L’existence d’un fait accidentel survenu soudainement n’est donc pas établie.
Si la jurisprudence admet que le caractère soudain peut également s’attacher à la lésion, Madame [S] [B] échoue cependant à justifier de lésions survenues soudainement.
En effet, l’assurée a d’abord déclaré une maladie ordinaire à son employeur et à la caisse, et ce n’est que quatre mois plus tard qu’elle a sollicité la prise en charge d’un accident du travail.
Il est rappelé à ce titre qu’une maladie est par définition exclusive d’un accident puisque la première évolue de manière lente alors que le second survient soudainement.

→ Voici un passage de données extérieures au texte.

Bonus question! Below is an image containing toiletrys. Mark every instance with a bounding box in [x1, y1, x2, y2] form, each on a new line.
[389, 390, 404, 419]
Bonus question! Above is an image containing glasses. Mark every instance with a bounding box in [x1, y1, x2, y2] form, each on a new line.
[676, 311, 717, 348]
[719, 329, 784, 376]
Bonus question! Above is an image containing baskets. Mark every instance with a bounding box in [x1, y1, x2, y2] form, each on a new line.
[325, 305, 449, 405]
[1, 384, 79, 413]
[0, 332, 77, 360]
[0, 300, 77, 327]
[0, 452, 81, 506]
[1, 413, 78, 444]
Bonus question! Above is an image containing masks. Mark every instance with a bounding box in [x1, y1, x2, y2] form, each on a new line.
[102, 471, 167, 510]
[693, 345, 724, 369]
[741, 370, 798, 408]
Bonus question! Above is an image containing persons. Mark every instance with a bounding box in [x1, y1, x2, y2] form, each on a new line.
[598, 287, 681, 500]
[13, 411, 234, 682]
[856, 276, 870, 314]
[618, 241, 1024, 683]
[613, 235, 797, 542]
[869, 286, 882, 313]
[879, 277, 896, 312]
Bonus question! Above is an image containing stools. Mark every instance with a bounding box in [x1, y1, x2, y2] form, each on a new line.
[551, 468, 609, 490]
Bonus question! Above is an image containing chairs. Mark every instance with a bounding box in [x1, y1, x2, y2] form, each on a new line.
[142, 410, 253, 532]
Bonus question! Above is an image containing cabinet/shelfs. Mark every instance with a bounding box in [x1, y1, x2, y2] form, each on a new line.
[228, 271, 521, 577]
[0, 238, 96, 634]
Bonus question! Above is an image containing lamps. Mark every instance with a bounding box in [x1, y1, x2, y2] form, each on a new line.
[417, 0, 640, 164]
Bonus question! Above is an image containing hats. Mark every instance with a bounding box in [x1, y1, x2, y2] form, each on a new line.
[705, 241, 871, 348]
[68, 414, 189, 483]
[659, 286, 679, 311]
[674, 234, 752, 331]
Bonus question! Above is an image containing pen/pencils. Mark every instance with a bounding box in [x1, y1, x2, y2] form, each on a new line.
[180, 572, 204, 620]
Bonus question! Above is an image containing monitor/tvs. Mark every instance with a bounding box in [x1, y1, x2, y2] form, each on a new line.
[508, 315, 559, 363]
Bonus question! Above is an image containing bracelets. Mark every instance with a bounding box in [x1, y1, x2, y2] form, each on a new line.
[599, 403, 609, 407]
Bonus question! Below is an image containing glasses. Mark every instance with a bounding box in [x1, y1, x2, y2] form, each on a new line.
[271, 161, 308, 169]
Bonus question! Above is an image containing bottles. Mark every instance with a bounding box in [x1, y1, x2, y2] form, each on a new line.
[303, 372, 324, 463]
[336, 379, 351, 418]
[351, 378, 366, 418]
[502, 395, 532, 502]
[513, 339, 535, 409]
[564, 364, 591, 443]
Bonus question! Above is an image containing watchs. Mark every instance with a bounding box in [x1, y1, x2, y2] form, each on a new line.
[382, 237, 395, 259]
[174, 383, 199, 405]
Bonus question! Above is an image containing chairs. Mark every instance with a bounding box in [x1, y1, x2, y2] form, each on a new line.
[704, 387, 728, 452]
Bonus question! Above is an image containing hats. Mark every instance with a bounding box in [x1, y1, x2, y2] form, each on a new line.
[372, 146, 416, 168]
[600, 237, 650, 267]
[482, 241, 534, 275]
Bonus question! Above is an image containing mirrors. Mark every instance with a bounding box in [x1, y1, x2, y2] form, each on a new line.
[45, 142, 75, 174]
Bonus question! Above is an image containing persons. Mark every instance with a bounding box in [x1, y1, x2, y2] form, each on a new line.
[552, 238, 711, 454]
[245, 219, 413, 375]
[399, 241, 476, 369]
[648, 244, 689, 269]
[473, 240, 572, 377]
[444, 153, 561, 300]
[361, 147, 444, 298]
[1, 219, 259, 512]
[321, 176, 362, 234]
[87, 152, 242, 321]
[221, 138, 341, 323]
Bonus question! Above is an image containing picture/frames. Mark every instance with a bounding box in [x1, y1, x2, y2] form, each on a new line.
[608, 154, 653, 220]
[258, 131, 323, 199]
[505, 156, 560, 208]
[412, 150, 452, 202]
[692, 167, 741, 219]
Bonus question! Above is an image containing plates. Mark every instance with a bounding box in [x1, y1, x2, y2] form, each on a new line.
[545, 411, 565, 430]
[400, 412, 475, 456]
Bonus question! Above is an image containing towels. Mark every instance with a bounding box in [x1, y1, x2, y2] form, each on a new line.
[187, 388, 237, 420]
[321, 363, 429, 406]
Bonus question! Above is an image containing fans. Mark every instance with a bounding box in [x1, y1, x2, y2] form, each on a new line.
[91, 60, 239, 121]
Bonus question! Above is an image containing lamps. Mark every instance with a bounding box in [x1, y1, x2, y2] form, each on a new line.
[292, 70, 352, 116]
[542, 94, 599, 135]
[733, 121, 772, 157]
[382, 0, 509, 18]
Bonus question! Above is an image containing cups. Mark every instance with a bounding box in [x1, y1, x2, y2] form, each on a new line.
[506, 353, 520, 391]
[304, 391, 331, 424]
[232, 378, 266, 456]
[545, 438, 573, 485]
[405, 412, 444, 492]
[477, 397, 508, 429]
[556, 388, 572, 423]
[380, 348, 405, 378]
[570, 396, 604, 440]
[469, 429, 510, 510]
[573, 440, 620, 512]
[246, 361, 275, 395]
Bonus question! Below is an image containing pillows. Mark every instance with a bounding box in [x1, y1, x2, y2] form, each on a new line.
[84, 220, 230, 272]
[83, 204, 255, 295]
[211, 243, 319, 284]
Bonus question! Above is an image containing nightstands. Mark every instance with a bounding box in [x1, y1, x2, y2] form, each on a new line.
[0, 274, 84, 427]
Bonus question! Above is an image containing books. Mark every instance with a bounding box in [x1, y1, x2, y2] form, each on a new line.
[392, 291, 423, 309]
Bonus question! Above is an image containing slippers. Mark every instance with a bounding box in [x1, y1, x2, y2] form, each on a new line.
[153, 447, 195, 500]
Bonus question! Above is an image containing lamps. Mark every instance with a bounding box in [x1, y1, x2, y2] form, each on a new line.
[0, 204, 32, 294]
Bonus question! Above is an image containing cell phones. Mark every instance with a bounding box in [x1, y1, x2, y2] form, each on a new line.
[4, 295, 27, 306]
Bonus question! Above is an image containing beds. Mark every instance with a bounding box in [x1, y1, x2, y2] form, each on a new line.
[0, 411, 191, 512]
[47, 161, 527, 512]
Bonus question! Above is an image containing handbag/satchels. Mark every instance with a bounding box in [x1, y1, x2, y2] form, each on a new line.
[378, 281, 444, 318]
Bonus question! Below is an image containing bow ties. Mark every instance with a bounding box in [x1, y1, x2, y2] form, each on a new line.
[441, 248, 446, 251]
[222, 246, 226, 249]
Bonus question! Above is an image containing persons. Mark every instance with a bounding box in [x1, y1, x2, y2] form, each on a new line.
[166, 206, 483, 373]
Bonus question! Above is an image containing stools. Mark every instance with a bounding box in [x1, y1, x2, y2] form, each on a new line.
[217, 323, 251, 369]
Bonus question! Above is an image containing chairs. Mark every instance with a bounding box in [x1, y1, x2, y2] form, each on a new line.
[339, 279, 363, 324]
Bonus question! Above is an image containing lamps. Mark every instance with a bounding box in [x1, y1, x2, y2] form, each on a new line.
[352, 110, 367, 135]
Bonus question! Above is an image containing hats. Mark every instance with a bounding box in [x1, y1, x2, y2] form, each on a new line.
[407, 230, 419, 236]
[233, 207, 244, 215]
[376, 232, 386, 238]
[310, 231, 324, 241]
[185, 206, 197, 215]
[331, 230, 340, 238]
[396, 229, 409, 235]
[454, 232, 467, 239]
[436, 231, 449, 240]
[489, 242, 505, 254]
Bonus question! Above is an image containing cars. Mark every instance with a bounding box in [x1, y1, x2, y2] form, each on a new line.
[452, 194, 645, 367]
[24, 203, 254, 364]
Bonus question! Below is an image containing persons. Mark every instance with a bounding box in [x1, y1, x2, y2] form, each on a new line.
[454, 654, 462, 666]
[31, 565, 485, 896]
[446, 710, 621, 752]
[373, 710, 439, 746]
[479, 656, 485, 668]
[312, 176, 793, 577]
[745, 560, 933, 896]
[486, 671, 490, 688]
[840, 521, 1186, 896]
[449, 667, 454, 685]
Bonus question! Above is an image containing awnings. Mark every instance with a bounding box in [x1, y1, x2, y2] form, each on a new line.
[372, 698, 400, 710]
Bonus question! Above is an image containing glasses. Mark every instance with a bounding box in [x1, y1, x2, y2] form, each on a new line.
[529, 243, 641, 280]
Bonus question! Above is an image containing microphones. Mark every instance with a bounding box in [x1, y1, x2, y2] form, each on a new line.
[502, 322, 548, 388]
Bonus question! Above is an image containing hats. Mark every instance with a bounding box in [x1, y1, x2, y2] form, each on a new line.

Par ailleurs, le certificat médical initial décrit des vertiges alors que la déclaration d’accident du travail, renseignée par l’assurée elle-même, fait état d’une dépression sévère.
Non seulement les lésions décrites ne sont pas identiques, mais en outre elles supposent toutes deux une évolution lente, caractéristiques d’une maladie.
La survenance soudaine d’une lésion n’est donc pas davantage rapportée.
C’est en conséquence à bon droit que la [10] a refusé de prendre en charge l’accident litigieux au titre de la législation sur les risques professionnels.
Par suite, Madame [S] [B] sera déboutée de l’intégralité de ses demandes.
Il n’y a pas lieu de confirmer la décision de la [10] en date du 1er juin 2021, s’agissant d’une décision administrative à laquelle le présent jugement a vocation à se substituer.
Sur les dépens
Madame [S] [B], qui succombe, sera condamnée aux dépens de l’instance en application de l’article 696 du Code de procédure civile.
PAR CES MOTIFS
Le tribunal, après en avoir délibéré par mise à disposition au greffe, statuant par jugement contradictoire et en premier ressort,
DÉBOUTE Madame [S] [B] de l’intégralité de ses demandes,
RAPPELLE que le présent jugement se substitue aux décisions prises par l’organisme et la commission de recours amiable,
CONDAMNE Madame [S] [B] aux dépens de l’instance,
DIT que tout appel de la présente décision doit être formé, sous peine de forclusion, dans le délai d’un mois à compter de la réception de sa notification, conformément aux dispositions de l’article 538 du Code de procédure civile.
Ainsi jugé et prononcé les jour, mois et an susdits, et ont signé après lecture la Présidente et la greffière.